(Input data Opens)
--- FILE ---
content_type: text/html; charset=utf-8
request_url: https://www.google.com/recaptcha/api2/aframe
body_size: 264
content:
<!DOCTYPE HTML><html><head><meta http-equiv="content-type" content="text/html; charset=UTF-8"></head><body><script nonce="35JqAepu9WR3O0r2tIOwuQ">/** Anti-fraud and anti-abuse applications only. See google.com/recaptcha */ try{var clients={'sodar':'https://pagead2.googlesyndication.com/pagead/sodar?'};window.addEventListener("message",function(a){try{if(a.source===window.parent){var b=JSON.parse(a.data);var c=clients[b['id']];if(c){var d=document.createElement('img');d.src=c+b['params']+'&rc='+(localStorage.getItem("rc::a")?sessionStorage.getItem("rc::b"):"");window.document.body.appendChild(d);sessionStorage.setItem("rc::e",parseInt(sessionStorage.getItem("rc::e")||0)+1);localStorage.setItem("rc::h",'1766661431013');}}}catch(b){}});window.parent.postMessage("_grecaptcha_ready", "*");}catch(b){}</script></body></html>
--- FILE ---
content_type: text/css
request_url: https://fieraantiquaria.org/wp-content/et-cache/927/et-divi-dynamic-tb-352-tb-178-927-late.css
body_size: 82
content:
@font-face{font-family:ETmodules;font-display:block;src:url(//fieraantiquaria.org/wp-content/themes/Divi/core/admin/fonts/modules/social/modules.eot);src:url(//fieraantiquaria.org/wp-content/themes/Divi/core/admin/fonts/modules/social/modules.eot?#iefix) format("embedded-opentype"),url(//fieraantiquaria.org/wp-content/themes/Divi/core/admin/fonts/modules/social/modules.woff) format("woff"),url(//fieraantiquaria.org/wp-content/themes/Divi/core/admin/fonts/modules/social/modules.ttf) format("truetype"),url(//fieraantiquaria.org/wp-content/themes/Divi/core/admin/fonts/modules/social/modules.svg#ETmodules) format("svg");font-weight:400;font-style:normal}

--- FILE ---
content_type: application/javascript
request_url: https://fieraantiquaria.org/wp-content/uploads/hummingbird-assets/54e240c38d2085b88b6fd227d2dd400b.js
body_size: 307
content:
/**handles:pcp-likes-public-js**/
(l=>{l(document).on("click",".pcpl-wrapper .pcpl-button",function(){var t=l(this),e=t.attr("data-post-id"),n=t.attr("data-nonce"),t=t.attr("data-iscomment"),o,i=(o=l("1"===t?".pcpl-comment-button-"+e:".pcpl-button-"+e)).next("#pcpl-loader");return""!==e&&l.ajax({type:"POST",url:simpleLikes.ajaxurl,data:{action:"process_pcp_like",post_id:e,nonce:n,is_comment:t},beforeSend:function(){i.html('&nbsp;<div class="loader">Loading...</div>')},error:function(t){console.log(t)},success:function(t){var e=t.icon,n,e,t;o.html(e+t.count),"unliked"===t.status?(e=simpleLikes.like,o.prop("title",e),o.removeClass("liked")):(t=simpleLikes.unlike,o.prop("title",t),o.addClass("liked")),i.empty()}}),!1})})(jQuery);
(Input data Closes)
▶ [Exercise instructions] The whole listing must be reproduced exactly. Do not skip a line.

▶ [Solution to this exercise]
--- FILE ---
content_type: text/html; charset=utf-8
request_url: https://www.google.com/recaptcha/api2/aframe
body_size: 264
content:
<!DOCTYPE HTML><html><head><meta http-equiv="content-type" content="text/html; charset=UTF-8"></head><body><script nonce="35JqAepu9WR3O0r2tIOwuQ">/** Anti-fraud and anti-abuse applications only. See google.com/recaptcha */ try{var clients={'sodar':'https://pagead2.googlesyndication.com/pagead/sodar?'};window.addEventListener("message",function(a){try{if(a.source===window.parent){var b=JSON.parse(a.data);var c=clients[b['id']];if(c){var d=document.createElement('img');d.src=c+b['params']+'&rc='+(localStorage.getItem("rc::a")?sessionStorage.getItem("rc::b"):"");window.document.body.appendChild(d);sessionStorage.setItem("rc::e",parseInt(sessionStorage.getItem("rc::e")||0)+1);localStorage.setItem("rc::h",'1766661431013');}}}catch(b){}});window.parent.postMessage("_grecaptcha_ready", "*");}catch(b){}</script></body></html>
--- FILE ---
content_type: text/css
request_url: https://fieraantiquaria.org/wp-content/et-cache/927/et-divi-dynamic-tb-352-tb-178-927-late.css
body_size: 82
content:
@font-face{font-family:ETmodules;font-display:block;src:url(//fieraantiquaria.org/wp-content/themes/Divi/core/admin/fonts/modules/social/modules.eot);src:url(//fieraantiquaria.org/wp-content/themes/Divi/core/admin/fonts/modules/social/modules.eot?#iefix) format("embedded-opentype"),url(//fieraantiquaria.org/wp-content/themes/Divi/core/admin/fonts/modules/social/modules.woff) format("woff"),url(//fieraantiquaria.org/wp-content/themes/Divi/core/admin/fonts/modules/social/modules.ttf) format("truetype"),url(//fieraantiquaria.org/wp-content/themes/Divi/core/admin/fonts/modules/social/modules.svg#ETmodules) format("svg");font-weight:400;font-style:normal}

--- FILE ---
content_type: application/javascript
request_url: https://fieraantiquaria.org/wp-content/uploads/hummingbird-assets/54e240c38d2085b88b6fd227d2dd400b.js
body_size: 307
content:
/**handles:pcp-likes-public-js**/
(l=>{l(document).on("click",".pcpl-wrapper .pcpl-button",function(){var t=l(this),e=t.attr("data-post-id"),n=t.attr("data-nonce"),t=t.attr("data-iscomment"),o,i=(o=l("1"===t?".pcpl-comment-button-"+e:".pcpl-button-"+e)).next("#pcpl-loader");return""!==e&&l.ajax({type:"POST",url:simpleLikes.ajaxurl,data:{action:"process_pcp_like",post_id:e,nonce:n,is_comment:t},beforeSend:function(){i.html('&nbsp;<div class="loader">Loading...</div>')},error:function(t){console.log(t)},success:function(t){var e=t.icon,n,e,t;o.html(e+t.count),"unliked"===t.status?(e=simpleLikes.like,o.prop("title",e),o.removeClass("liked")):(t=simpleLikes.unlike,o.prop("title",t),o.addClass("liked")),i.empty()}}),!1})})(jQuery);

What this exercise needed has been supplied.